Integrated network analysis revealed key candidate genes that mediate the differential SMG degeneration response between ORC and IM
Oxidative stress and apoptosis have been considered as the mechnisms of dysfunction of salivary gland in women after menopause [3]. Functional enrichment analysis of our SMG transcriptomic data highlighted that epithelial cell development/proliferation/morphogenesis, cell death, neuron development, anion transport, cell junction, extracellular vesicle, ect, might be associated with the degeneration response of SMG in deprivation of adrogens (Fig. 5F and G;Table S4). Besides, histology analysis shown that lipid depostion was also an important reason to cause SMG degeneration in deprivation of androgens.

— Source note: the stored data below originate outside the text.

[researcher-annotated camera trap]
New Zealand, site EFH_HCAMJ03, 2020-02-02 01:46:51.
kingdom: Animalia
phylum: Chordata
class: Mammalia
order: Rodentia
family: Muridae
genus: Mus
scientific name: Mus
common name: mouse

Comprehensive analysis suggests that hyperfunction of ribosome and mitochondrion might be associated with the differential degeneration response of SMG between IM and ORC (Fig. 7B and C). We isolated the mDEGs involved in those above terms to construct a network using cytoscape softeware (v3.9) (Fig. 10A). We further extracted a subnetwork (Fig. 10B) derived from 1) the mDEGs that were differentially expressed between IM and ORC, and 2) the mDGEs that are simutaneously involved in three or more functional terms. The mDEGs in Fig. 10B thus should play important roles in mediating the differential degeneration response of SMG between IM and ORC. Particularly, 27 genes (Fig. 10C) in this subnetwork are mDEGs and also DEGs between IM and ORC. We consider these 27 genes are the key candidate genes that mediate the differential degeneration response of SMG between IM and ORC. Of these 27 genes, Naa38 and Fam129b is involved in cell death; Cox5b, Ndufa1, LOC679739 (Ndufs6) and Tomm7 are all involved in mitochondrion; Rps14, Rpl23, Rpl13, Rpl18, Rps15a, Rps23 and Rps28 are all involved in ribosome; Scap and St6galnac2 are both associated with lipid metabolism. Expression of these genes was all upregulated in ORC but kept unchanged or downregulated in IM, in accordance with more severe degeneration of SMG in ORC than in IM (Fig. 10C). While, Hyou1 is involved in cell junction and extracellular vesicle; Gdf5 is involved in epithelial cell proliferation; C2cd4b is involved in both cell junction and cell-substrate junction; Tfg and Slc30a7 are both involved in extracellular vesicle. These genes were all downregulated in ORC but kept unchanged in IM (Fig. 10C), also in accordance with more severe degeneration of SMG in ORC than in IM.